**Selection**

I discovered him quite by accident – trawling the (badly implemented but kudos for even having one) RSS feed of the Trinidad Express, lured by the headline “Party politics and the voice of the people.”

The man is a true-true political commentator, and an aphorist after mine own Oscar Wilde-loving heart:

In short, neither good governance nor good government is possible in the absence of politics and there is no politics without the voice of the people. (From Party politics and the voice of the people)

In all the essential areas of life each year seems to be a replicate of the previous year. It is as though we are locked in a time warp of helplessness in which all our yesterdays become our tomorrows. (From Solving the political paradox)

Since it is not necessary to engage in real politics outside the party there is no politics within the parties. People do not join those parties because they are inspired by a vision which they are committed to work towards. People join those parties in the hope of securing placement by means fair or corrupt. (From New politics and old paradigms)

(Here’s a Google search which indexes all his articles at the Trinidad Express)

These are the works of a political animal, in the true and Aristotelian sense of the term.The first episode – Solving the political paradox, cited above – of Mr Harris’s 2008 commentary for the newspaper ended thus:

In the midst of all of this neither government nor people have much time to devote to the fundamental questions of what kind of society we wish to live in and what system of governance shall we build?

Those questions are fundamental to political discourse, and to politics itself, but I have never heard them answered – or even addressed – by a modern Trinbagonian politician. (I welcome examples to the contrary.)

It was only because I’ve been reading these columns that I was not wholly disheartened by the subject of the latest post over at The Manicou Report – a Facebook group with the subtle title of Fuck the PNM.

Mani’s take on this 365-strong anti-PNM army – and there are similar Facebook groups dedicated to every major political party in Trinidad – is that it reinforces political tribalism.

Says he:

If the makers of the group are trying to propagate the same type of tribalism by setting people even firmer in their ways than they are now, then they are on the right track. But if they want to get people to think for themselves and change voting patterns, then an “F*** the PNM” group on Facebook couldn’t possible be the way to do it. You can’t woo people over to your side by insulting them – a point lost on some politicians.

I would take his analysis a step further. The “party politics” in T&T is what gives rise to such self-defeating factionalism. This group is just a Web2.0 representation of the discussions taking place in rum shops, on street corners and in expensive coffee shops on university campuses.It is time for some new conversations, for discourse that dares to be more than a rehash of the same old same old.

Michael Harris has kicked things off in fine fashion. Who’s next?

**Data extract**
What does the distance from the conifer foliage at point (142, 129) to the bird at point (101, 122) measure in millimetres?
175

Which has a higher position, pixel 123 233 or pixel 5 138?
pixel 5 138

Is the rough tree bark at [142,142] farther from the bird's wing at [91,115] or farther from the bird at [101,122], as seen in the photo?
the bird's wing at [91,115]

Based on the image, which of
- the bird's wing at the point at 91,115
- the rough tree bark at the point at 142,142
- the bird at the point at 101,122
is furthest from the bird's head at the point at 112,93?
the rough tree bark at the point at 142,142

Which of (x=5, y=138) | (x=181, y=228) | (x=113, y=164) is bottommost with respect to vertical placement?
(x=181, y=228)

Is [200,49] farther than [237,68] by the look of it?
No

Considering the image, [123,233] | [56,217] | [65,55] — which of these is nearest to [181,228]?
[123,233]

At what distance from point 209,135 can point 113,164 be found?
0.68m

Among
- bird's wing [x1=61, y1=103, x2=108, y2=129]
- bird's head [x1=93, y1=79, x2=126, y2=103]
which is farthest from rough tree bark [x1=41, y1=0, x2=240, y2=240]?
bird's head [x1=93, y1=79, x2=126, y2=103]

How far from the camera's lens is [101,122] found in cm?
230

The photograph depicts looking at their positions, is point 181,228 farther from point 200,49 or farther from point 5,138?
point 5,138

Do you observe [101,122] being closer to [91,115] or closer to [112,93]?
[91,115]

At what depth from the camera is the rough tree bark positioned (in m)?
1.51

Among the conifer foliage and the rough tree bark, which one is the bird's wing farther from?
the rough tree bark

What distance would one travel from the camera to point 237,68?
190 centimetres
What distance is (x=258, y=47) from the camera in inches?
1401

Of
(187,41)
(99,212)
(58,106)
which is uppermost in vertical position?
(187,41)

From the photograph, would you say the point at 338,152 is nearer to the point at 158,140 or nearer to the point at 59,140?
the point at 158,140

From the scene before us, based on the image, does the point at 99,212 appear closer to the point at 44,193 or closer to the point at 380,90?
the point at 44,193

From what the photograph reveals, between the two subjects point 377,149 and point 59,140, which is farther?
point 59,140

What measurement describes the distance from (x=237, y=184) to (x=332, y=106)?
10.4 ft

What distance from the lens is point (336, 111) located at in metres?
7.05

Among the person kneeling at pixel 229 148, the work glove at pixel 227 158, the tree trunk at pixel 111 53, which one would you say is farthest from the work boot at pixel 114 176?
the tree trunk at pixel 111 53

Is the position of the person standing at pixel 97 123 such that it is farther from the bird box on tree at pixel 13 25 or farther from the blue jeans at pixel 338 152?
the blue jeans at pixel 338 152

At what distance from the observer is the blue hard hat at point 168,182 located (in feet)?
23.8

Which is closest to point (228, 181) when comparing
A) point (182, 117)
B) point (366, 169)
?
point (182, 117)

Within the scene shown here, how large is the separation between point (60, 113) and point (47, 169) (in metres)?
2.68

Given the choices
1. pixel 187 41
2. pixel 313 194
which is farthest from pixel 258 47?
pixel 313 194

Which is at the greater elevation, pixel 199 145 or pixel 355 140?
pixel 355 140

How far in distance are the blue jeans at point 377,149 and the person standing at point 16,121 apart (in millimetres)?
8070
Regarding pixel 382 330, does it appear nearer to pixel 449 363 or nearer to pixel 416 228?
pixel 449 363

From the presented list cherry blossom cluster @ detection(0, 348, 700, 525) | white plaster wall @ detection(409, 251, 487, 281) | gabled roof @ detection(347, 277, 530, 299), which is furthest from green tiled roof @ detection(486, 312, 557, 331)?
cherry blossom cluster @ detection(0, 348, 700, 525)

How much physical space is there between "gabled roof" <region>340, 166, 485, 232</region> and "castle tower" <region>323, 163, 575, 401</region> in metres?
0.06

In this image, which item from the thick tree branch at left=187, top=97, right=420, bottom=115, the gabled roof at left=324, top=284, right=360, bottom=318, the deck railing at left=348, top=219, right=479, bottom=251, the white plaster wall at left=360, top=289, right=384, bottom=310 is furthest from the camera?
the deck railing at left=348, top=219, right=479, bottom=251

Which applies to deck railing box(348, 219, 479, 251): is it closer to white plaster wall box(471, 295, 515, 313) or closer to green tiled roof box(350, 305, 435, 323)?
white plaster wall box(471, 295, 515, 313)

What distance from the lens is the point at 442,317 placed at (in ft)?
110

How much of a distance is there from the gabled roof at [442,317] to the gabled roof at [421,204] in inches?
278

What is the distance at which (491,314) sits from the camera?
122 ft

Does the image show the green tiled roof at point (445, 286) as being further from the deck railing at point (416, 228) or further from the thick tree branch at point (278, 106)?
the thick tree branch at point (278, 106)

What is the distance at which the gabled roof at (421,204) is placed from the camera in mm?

**Work to complete**
1 – Write out the post on Trinidad politics from "I would take" to "fashion. Who’s next?".
2 – According to the post on Trinidad politics, whose RSS feed led to the discovery of Michael Harris's columns?

**Full solutions**
1 –
I would take his analysis a step further. The “party politics” in T&T is what gives rise to such self-defeating factionalism. This group is just a Web2.0 representation of the discussions taking place in rum shops, on street corners and in expensive coffee shops on university campuses.It is time for some new conversations, for discourse that dares to be more than a rehash of the same old same old.

Michael Harris has kicked things off in fine fashion. Who’s next?

2 – The Trinidad Express's RSS feed.